Problem requirements —
Rewrite the text of every item below, replacing each "Shower" with "Bath" and leaving everything else unchanged. Include only the text, not the pictures.

Information given —
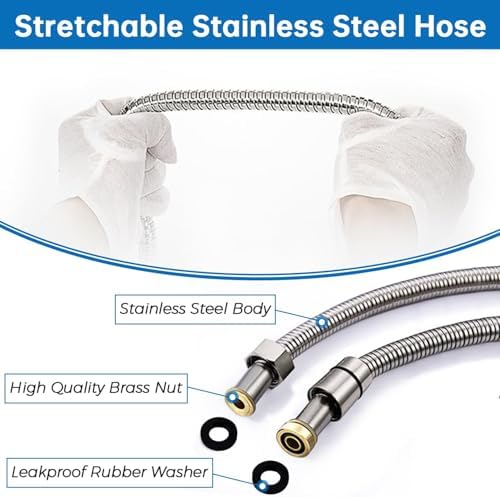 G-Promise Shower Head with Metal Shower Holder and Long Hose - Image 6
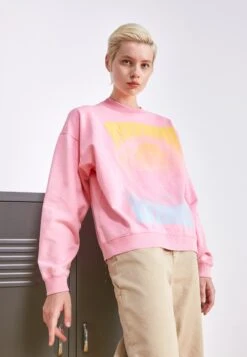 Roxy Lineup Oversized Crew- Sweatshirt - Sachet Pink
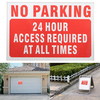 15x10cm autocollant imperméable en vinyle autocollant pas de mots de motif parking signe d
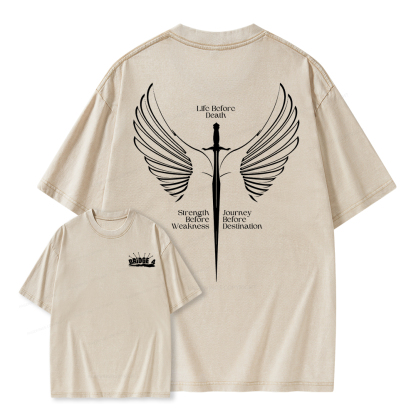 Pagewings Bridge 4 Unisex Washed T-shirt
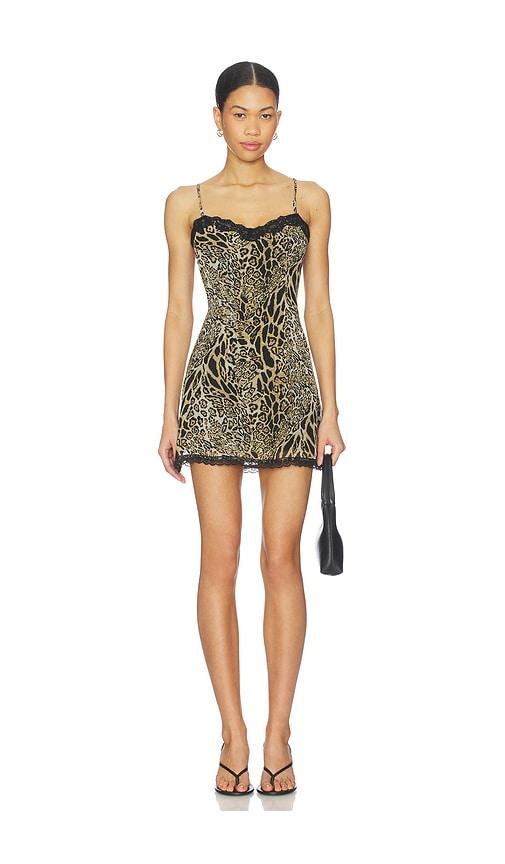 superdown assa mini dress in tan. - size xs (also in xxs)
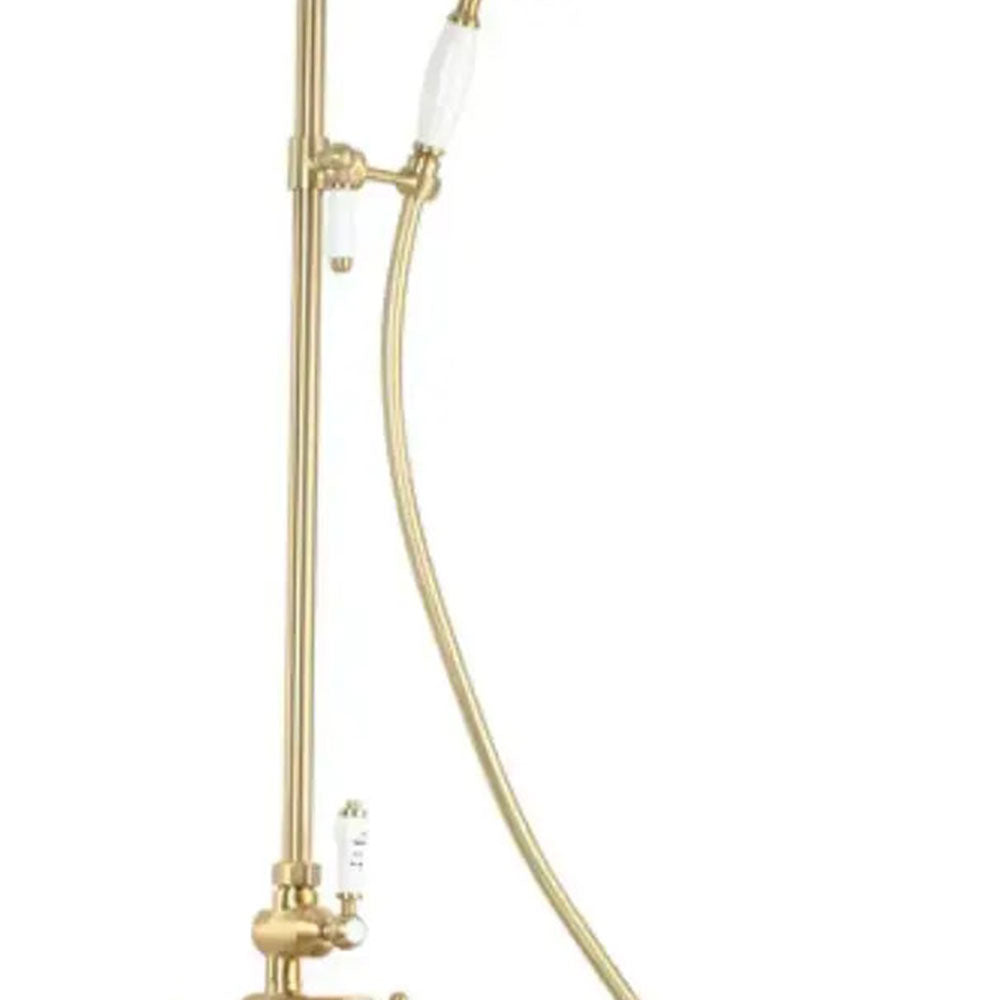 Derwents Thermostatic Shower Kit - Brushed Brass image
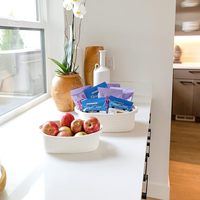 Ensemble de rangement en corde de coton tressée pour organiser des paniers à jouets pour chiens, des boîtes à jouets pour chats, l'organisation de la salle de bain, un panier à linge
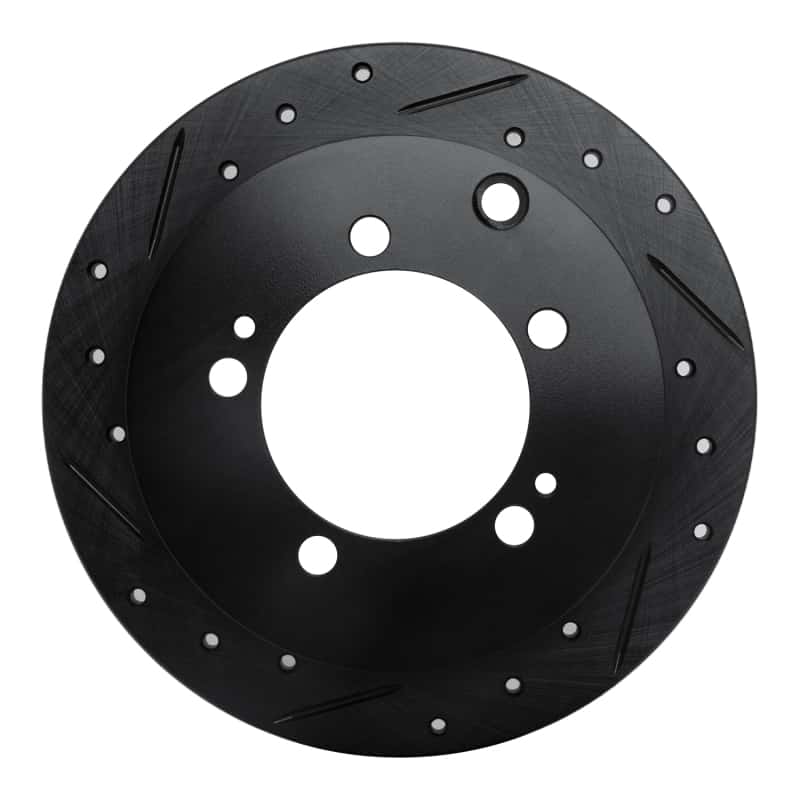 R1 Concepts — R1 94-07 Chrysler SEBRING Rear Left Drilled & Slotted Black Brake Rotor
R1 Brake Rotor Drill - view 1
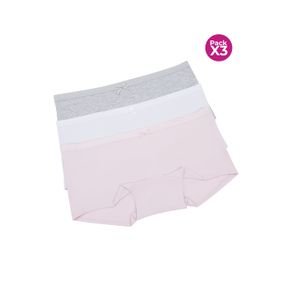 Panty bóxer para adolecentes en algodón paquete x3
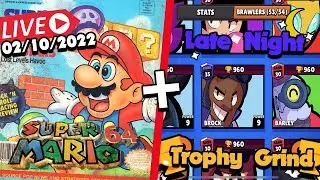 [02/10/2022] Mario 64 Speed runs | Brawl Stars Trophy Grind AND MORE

Answer to this exercise —
 G-Promise Bath Head with Metal Bath Holder and Long Hose - Image 6
 Roxy Lineup Oversized Crew- Sweatshirt - Sachet Pink
 15x10cm autocollant imperméable en vinyle autocollant pas de mots de motif parking signe d
 Pagewings Bridge 4 Unisex Washed T-shirt
 superdown assa mini dress in tan. - size xs (also in xxs)
 Derwents Thermostatic Bath Kit - Brushed Brass image
 Ensemble de rangement en corde de coton tressée pour organiser des paniers à jouets pour chiens, des boîtes à jouets pour chats, l'organisation de la salle de bain, un panier à linge
 R1 Concepts — R1 94-07 Chrysler SEBRING Rear Left Drilled & Slotted Black Brake Rotor
R1 Brake Rotor Drill - view 1
 Panty bóxer para adolecentes en algodón paquete x3
 [02/10/2022] Mario 64 Speed runs | Brawl Stars Trophy Grind AND MORE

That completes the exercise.